# TASK TO COMPLETE
Copy the listing word for word, starting at the line that contains "Which of dirt" and ending at the last line of the listing.

+--

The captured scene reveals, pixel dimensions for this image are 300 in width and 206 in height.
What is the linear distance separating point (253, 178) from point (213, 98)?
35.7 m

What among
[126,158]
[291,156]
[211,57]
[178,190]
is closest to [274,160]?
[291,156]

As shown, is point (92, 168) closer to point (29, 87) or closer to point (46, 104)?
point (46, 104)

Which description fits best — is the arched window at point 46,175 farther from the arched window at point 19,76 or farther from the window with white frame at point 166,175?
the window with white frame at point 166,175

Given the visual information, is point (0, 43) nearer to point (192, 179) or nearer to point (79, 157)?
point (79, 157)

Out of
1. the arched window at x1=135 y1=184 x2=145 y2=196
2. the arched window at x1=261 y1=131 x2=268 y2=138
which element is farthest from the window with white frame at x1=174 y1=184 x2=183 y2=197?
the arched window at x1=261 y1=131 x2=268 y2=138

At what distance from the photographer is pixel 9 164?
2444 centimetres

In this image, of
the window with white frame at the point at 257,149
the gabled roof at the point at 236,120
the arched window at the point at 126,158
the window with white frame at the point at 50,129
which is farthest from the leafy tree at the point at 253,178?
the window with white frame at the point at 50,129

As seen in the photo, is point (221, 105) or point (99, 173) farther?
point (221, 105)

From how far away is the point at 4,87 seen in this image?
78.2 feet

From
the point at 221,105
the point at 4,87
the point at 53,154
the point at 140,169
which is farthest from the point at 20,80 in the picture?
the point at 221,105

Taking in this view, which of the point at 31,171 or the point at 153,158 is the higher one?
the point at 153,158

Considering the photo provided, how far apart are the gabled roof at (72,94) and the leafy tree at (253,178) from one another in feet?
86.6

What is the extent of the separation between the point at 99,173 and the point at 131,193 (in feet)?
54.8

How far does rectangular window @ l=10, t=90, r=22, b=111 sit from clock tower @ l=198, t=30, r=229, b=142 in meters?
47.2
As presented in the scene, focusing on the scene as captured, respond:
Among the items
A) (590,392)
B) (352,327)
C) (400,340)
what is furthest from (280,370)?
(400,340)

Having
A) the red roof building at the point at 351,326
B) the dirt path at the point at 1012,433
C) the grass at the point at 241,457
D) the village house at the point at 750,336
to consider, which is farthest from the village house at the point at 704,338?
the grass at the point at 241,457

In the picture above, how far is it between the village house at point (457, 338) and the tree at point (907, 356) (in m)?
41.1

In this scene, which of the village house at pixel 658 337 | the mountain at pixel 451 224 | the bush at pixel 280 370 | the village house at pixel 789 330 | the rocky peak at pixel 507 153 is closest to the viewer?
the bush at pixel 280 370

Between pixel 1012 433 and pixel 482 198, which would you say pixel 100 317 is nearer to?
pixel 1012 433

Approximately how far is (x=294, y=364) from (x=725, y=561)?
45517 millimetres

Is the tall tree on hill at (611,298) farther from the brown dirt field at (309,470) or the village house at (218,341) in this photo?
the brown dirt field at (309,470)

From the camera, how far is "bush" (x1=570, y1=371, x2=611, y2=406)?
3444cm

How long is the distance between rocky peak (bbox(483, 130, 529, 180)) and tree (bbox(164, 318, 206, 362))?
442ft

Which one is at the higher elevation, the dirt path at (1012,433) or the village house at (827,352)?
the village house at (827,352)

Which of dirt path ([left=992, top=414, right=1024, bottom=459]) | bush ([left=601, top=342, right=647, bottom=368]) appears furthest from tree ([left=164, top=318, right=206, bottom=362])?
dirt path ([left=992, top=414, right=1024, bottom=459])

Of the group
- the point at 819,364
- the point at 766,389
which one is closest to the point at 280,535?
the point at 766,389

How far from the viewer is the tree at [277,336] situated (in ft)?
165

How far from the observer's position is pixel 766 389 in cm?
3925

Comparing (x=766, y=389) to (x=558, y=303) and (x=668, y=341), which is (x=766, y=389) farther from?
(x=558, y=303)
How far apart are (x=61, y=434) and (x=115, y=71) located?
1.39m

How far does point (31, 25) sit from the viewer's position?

+--

# OUTPUT BELOW
Which of dirt path ([left=992, top=414, right=1024, bottom=459]) | bush ([left=601, top=342, right=647, bottom=368]) appears furthest from tree ([left=164, top=318, right=206, bottom=362])?
dirt path ([left=992, top=414, right=1024, bottom=459])

Of the group
- the point at 819,364
- the point at 766,389
which one is closest to the point at 280,535?
the point at 766,389

How far from the viewer is the tree at [277,336] situated (in ft)?
165

How far from the observer's position is pixel 766 389 in cm?
3925

Comparing (x=766, y=389) to (x=558, y=303) and (x=668, y=341), which is (x=766, y=389) farther from?
(x=558, y=303)
How far apart are (x=61, y=434) and (x=115, y=71) located?
1.39m

How far does point (31, 25) sit from the viewer's position?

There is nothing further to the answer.